Risha murder trial sees the light at last
The trial of the sensational Risha murder case can finally resume as the Children's Act, 2013, has been amended plugging loopholes the defence exploited to stall the proceedings.
Fourteen-year-old Risha was stabbed to death on a footbridge close to her school, Willes Little Flower School in Kakrail, by her stalker Obaidul Kader, 28, in 2016.
The trial had progressed at the Additional Metropolitan Session Judge's Court, Dhaka, and 20 out of 26 witnesses had testified by June 2017 when the defence appealed to the court to transfer the case to Shishu Court.
The defence's ground for the transfer was that Risha was 14 at the time of her murder and two prosecution witnesses were below the age of 18.
Having had the appeal rejected, the defence prayed to the Metropolitan Session Judge's Court and got the case transferred.
The defence successfully stalled the trial drawing the court's attention to the 2013 act. It wrote to the chief justice, requesting him to clear the confusion over the punishment of Obaidul, if found guilty, by the Shishu Court.
The 2013 act gave the sole authority to Shishu tribunals to hold the trial of cases linked to “children in conflict with the law” or “children in contact with the law”. Underage victims and witnesses are considered “in contact with the law”.
The 2013 act did not specify what punishment an adult accused, if convicted, should be given, as in the case of Risha.
The act was amended and according to a November 14 gazette issued, the Shishu Court would only deal with cases in which a child is “in conflict with the law”.
Following the amendment, there is now no confusion; Shishu Court should not conduct the trial of Risha's murder since the court has the jurisdiction to try only those cases that have children “in conflict with the law” (accused), said lawyer Ataullah Nurul Kabir, from Amrai Pari, an alliance to end violence against women.

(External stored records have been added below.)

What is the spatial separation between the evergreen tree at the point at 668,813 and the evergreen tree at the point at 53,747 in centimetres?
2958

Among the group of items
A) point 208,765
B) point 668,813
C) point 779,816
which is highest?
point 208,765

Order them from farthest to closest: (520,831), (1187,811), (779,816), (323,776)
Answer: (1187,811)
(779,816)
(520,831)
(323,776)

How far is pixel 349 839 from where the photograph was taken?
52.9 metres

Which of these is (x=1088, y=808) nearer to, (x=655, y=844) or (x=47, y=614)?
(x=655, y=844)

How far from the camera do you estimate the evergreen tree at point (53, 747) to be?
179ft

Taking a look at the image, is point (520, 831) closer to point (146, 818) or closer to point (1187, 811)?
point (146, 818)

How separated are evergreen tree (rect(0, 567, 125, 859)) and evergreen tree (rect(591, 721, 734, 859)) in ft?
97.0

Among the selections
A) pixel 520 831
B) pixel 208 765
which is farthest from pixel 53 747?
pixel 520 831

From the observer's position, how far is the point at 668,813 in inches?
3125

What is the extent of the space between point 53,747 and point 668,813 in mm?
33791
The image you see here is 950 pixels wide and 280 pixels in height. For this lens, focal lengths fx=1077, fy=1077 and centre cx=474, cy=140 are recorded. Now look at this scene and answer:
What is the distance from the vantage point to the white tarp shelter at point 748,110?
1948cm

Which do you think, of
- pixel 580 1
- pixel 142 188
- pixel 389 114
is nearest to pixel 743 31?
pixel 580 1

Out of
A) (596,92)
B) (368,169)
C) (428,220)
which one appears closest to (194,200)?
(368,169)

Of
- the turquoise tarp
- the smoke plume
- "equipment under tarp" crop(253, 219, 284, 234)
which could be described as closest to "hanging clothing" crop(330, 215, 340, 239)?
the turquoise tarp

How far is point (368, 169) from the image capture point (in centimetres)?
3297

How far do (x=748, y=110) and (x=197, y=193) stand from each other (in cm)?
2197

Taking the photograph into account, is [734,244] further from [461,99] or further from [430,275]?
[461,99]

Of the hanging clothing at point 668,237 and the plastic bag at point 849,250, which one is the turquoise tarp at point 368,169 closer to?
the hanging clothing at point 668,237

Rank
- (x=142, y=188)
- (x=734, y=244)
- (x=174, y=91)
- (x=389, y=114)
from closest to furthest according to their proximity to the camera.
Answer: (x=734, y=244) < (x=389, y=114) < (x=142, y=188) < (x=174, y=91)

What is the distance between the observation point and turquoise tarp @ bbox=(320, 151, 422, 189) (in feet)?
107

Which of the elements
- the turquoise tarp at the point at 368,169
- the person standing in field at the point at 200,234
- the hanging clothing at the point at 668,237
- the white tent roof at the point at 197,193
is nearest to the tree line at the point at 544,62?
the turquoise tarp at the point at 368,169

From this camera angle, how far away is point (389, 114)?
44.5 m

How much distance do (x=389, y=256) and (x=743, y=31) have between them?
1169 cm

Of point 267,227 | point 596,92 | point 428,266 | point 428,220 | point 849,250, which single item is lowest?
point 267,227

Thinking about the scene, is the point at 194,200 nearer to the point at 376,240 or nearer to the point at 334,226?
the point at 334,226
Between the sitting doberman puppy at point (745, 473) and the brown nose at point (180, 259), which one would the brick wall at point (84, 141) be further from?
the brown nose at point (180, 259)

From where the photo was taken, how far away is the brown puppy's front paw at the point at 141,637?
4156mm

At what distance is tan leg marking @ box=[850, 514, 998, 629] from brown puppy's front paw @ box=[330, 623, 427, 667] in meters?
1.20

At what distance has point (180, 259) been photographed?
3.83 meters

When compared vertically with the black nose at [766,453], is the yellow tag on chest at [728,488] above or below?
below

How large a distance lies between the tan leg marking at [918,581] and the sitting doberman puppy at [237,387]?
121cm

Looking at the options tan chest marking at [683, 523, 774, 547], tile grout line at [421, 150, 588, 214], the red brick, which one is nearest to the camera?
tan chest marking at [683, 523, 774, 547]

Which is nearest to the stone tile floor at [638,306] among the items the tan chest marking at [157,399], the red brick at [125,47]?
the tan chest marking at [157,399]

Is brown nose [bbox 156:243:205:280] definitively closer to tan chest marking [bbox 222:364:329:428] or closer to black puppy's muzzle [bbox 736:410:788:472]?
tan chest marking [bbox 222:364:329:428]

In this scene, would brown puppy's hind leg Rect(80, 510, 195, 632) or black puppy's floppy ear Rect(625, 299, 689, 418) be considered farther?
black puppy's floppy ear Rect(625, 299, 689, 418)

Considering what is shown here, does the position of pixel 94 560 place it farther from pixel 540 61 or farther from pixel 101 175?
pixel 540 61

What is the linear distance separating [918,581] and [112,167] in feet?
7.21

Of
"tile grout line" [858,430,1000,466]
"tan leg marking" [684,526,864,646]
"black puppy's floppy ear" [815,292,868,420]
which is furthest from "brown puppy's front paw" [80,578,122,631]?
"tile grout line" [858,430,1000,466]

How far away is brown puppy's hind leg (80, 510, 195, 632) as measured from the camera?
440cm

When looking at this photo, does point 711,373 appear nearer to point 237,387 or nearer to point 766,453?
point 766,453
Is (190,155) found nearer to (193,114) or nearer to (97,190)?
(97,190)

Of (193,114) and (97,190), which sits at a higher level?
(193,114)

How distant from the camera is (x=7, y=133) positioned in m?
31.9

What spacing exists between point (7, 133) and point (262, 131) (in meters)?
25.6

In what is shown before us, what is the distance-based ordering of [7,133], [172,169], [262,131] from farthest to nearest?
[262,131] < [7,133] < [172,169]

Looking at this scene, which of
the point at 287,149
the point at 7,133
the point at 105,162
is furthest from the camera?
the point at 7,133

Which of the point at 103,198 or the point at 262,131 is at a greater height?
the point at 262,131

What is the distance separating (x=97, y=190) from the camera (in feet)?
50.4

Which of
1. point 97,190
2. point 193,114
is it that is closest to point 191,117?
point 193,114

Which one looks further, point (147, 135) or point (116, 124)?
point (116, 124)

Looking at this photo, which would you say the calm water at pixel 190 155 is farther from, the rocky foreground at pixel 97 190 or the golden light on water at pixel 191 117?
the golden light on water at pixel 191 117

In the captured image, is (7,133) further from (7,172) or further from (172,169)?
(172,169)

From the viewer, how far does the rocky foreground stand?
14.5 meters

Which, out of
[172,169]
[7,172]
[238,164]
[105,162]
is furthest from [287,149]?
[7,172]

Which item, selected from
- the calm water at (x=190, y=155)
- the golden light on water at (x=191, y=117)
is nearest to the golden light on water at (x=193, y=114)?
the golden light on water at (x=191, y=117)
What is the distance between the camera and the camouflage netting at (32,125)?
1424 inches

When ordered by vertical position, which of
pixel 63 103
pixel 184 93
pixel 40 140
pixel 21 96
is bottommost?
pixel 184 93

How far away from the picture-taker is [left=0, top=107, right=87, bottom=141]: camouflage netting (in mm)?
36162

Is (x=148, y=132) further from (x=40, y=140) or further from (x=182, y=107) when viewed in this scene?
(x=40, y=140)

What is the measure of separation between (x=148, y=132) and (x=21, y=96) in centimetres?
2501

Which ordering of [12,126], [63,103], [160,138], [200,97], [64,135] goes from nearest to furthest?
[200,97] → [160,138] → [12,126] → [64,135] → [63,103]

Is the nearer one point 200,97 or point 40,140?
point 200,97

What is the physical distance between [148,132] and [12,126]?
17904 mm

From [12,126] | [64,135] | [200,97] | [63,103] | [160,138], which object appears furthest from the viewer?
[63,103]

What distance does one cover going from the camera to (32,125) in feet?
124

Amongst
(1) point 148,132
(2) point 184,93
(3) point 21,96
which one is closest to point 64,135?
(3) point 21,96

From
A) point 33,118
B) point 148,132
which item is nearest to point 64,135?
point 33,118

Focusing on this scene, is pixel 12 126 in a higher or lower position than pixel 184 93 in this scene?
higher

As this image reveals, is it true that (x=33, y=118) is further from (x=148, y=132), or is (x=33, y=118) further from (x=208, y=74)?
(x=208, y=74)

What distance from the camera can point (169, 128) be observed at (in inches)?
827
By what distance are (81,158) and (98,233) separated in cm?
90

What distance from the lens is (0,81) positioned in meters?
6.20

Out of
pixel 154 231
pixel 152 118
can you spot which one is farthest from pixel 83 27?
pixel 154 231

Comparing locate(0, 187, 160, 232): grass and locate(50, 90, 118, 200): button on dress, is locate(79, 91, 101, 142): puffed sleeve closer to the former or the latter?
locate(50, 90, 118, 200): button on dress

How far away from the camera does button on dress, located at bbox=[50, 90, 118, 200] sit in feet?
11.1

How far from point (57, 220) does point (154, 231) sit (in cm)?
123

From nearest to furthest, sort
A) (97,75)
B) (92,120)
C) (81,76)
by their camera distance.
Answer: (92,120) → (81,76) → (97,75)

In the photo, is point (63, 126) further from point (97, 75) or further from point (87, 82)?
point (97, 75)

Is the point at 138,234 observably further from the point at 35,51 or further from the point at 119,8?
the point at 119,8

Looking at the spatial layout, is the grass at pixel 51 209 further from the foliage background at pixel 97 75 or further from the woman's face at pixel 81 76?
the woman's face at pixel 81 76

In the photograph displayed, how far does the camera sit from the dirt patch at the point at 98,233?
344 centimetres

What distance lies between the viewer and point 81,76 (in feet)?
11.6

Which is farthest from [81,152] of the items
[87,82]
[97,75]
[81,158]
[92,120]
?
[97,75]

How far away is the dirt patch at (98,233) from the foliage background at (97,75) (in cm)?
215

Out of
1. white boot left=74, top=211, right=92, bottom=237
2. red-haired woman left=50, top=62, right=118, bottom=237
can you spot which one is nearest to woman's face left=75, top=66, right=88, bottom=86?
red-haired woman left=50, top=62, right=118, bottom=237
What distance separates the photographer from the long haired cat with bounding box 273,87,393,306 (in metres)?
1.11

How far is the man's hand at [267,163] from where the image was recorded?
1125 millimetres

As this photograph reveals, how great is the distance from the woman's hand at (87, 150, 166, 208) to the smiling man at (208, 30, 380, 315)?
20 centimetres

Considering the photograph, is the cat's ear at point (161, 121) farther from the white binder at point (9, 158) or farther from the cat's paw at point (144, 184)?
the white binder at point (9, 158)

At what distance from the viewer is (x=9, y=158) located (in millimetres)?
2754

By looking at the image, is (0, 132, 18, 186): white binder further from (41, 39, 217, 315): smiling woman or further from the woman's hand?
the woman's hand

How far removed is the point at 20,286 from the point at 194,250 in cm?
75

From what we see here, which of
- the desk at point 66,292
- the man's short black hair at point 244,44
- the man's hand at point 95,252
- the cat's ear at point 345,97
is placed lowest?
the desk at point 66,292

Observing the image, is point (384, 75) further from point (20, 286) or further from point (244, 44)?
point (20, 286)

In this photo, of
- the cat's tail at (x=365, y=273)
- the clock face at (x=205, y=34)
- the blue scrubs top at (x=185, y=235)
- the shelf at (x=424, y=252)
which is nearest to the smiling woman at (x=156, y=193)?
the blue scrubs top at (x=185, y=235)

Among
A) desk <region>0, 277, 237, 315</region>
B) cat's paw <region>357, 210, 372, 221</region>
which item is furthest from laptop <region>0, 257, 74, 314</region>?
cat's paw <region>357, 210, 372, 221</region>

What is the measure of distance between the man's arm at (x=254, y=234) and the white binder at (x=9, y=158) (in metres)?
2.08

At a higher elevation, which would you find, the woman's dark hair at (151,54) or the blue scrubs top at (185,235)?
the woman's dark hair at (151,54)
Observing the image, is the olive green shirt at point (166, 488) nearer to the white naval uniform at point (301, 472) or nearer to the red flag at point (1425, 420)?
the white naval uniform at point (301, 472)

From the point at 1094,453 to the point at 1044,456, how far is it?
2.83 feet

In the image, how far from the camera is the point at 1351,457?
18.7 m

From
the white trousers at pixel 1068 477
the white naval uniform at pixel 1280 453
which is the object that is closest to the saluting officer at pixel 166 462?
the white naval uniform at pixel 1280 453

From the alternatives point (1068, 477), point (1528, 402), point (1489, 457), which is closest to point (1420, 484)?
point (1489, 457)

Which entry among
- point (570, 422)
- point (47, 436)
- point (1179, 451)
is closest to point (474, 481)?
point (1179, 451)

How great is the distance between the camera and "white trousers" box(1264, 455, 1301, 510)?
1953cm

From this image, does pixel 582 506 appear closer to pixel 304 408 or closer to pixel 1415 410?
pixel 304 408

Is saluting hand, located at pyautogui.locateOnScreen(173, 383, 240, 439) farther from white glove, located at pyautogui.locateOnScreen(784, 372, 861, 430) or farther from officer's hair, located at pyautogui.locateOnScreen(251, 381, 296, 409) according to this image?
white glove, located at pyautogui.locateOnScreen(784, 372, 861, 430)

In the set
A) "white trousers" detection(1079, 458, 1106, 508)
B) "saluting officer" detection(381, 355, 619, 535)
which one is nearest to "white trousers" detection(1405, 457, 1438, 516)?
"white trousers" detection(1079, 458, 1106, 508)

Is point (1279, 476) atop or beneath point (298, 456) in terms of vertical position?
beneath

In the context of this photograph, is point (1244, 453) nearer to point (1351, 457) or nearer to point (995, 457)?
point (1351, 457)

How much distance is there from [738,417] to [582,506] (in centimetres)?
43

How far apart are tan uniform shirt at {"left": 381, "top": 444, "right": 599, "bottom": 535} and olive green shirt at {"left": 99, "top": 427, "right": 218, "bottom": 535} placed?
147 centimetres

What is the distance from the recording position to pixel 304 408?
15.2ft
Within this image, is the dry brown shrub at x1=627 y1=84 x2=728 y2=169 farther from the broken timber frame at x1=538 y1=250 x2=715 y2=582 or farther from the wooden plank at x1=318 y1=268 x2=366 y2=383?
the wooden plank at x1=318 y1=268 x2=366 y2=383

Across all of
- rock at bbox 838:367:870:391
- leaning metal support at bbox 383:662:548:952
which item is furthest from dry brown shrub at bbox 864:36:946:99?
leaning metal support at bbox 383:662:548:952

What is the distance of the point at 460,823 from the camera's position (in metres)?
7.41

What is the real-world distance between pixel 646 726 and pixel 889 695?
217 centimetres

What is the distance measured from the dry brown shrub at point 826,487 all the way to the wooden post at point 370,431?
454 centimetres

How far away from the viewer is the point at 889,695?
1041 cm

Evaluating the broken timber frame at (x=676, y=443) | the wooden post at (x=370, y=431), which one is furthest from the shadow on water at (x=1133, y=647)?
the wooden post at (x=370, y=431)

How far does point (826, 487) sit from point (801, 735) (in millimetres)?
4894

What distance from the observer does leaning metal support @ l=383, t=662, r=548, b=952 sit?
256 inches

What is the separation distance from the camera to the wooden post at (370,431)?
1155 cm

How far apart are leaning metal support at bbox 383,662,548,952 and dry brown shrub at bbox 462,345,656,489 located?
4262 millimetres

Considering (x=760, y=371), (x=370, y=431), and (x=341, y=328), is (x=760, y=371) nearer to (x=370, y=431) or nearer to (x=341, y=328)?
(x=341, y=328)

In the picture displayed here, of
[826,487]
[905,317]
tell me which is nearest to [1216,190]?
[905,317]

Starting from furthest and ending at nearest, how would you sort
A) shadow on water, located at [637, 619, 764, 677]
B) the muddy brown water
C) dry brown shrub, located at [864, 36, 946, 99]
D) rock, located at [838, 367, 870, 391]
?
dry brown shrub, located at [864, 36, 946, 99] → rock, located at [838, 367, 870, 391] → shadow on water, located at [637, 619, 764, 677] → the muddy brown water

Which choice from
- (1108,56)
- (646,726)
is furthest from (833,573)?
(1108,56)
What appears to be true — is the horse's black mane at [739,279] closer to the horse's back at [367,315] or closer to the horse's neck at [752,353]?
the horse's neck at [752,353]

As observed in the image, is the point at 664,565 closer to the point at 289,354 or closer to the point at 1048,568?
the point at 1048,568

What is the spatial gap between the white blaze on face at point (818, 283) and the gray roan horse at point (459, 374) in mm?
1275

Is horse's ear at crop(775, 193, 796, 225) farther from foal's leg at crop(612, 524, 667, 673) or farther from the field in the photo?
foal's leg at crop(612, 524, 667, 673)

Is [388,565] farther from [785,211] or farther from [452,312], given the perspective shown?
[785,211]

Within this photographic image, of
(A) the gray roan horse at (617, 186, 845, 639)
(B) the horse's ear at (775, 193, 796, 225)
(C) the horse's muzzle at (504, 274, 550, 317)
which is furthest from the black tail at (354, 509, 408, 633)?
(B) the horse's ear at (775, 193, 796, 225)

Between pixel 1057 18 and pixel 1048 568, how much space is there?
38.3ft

And the adult accused should be tried under the relevant law depending on the crime he or she allegedly committed, he said.
Fahmida Akhter Rinky, who represents Risha's parents in the case, told The Daily Star over the phone on January 16 that the case was waiting to be sent to a relevant court from the Shishu Court.
The gazette on the amendments says all cases that are under trial or being prepared for trial with charges brought against children should be transferred to Shishu Court within 90 working days from the enforcement of the Children's [Amendment] Act, 2018. If not possible, the timeframe might be extended for another 45 working days.
There should be no separate Shishu tribunal. Instead, the Women and Children Repression Prevention tribunals will act as Shishu tribunals while overseeing trial of a case under the Children's Act.
If a district did not have any such court, the District and Session Judge's Court would play the role of the tribunal.
In instances when children and adults have committed a crime together, police reports or probe reports should be prepared separately for children and for adults.
Courts should hold the trial of the children “in conflict with the law” under the Children's Act and adults should be tried under the relevant law by any court with the jurisdiction.